* [Exercise aim] Identify all lines below that hold "LatLng" and collect them.
···
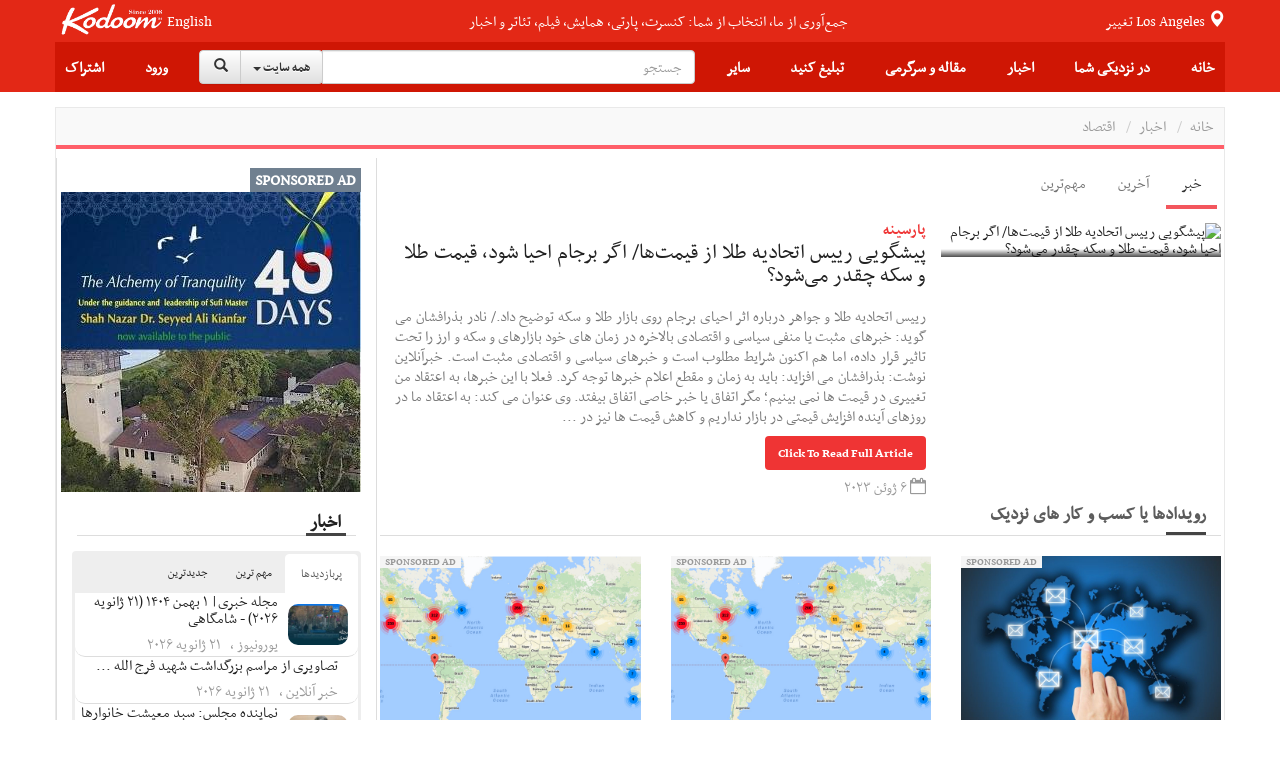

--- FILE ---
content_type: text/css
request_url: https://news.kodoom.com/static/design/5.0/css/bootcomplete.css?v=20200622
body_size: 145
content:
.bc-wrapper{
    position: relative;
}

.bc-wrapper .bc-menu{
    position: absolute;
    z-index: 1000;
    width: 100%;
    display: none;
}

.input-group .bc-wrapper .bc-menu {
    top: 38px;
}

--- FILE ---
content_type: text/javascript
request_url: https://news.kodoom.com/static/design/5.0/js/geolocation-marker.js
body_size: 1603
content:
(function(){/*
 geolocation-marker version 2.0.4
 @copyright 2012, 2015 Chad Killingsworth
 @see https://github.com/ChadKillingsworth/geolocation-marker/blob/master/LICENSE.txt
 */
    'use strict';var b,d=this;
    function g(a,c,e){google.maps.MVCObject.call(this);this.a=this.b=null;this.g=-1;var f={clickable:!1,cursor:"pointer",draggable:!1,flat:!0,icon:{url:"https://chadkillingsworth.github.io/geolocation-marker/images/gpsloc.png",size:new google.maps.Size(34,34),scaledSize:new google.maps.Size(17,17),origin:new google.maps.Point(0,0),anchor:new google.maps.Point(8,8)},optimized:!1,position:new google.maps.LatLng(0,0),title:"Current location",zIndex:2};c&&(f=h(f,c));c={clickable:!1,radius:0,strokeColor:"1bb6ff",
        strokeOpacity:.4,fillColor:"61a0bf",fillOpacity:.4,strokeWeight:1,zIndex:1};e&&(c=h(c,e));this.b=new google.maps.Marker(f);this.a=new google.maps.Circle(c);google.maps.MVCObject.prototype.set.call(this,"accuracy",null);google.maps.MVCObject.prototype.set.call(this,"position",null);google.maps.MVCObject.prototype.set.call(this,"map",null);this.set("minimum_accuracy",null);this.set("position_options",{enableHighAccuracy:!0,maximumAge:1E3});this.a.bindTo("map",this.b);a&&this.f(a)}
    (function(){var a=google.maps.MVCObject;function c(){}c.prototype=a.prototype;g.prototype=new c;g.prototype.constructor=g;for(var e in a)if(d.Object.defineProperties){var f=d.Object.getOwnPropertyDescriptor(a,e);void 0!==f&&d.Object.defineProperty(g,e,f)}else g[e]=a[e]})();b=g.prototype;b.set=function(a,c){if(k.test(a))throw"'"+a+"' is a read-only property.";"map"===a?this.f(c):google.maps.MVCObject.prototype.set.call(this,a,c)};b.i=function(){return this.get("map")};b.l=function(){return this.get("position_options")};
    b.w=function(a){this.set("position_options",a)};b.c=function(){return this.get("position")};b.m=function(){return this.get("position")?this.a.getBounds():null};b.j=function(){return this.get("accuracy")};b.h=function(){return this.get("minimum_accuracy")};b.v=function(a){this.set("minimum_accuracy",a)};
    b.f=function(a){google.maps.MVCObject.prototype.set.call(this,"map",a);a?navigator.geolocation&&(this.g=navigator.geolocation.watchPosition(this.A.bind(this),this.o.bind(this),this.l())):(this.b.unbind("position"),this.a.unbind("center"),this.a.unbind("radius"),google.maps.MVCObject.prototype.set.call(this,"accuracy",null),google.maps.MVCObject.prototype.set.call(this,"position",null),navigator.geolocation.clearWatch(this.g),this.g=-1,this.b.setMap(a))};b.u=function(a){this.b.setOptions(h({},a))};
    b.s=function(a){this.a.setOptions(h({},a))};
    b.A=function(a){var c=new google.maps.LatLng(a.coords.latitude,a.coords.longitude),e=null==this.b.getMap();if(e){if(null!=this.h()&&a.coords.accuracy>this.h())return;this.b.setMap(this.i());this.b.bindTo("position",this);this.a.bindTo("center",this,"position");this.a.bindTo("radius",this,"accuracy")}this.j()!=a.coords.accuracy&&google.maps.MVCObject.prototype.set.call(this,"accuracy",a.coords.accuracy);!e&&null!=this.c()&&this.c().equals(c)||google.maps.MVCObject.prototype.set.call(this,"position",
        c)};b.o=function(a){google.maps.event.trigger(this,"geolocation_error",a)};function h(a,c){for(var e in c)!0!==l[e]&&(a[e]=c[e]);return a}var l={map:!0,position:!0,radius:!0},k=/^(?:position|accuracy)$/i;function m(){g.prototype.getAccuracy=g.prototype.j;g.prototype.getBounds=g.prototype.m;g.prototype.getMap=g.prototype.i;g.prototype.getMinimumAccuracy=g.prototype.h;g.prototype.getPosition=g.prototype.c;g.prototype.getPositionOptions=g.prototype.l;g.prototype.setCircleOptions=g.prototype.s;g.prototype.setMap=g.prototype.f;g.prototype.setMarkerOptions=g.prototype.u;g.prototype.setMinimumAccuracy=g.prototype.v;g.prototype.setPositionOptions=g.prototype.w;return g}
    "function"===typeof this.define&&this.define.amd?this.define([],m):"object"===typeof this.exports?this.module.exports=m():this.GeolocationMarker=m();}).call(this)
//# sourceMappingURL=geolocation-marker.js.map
···
* [Solved problem]
    function g(a,c,e){google.maps.MVCObject.call(this);this.a=this.b=null;this.g=-1;var f={clickable:!1,cursor:"pointer",draggable:!1,flat:!0,icon:{url:"https://chadkillingsworth.github.io/geolocation-marker/images/gpsloc.png",size:new google.maps.Size(34,34),scaledSize:new google.maps.Size(17,17),origin:new google.maps.Point(0,0),anchor:new google.maps.Point(8,8)},optimized:!1,position:new google.maps.LatLng(0,0),title:"Current location",zIndex:2};c&&(f=h(f,c));c={clickable:!1,radius:0,strokeColor:"1bb6ff",
    b.A=function(a){var c=new google.maps.LatLng(a.coords.latitude,a.coords.longitude),e=null==this.b.getMap();if(e){if(null!=this.h()&&a.coords.accuracy>this.h())return;this.b.setMap(this.i());this.b.bindTo("position",this);this.a.bindTo("center",this,"position");this.a.bindTo("radius",this,"accuracy")}this.j()!=a.coords.accuracy&&google.maps.MVCObject.prototype.set.call(this,"accuracy",a.coords.accuracy);!e&&null!=this.c()&&this.c().equals(c)||google.maps.MVCObject.prototype.set.call(this,"position",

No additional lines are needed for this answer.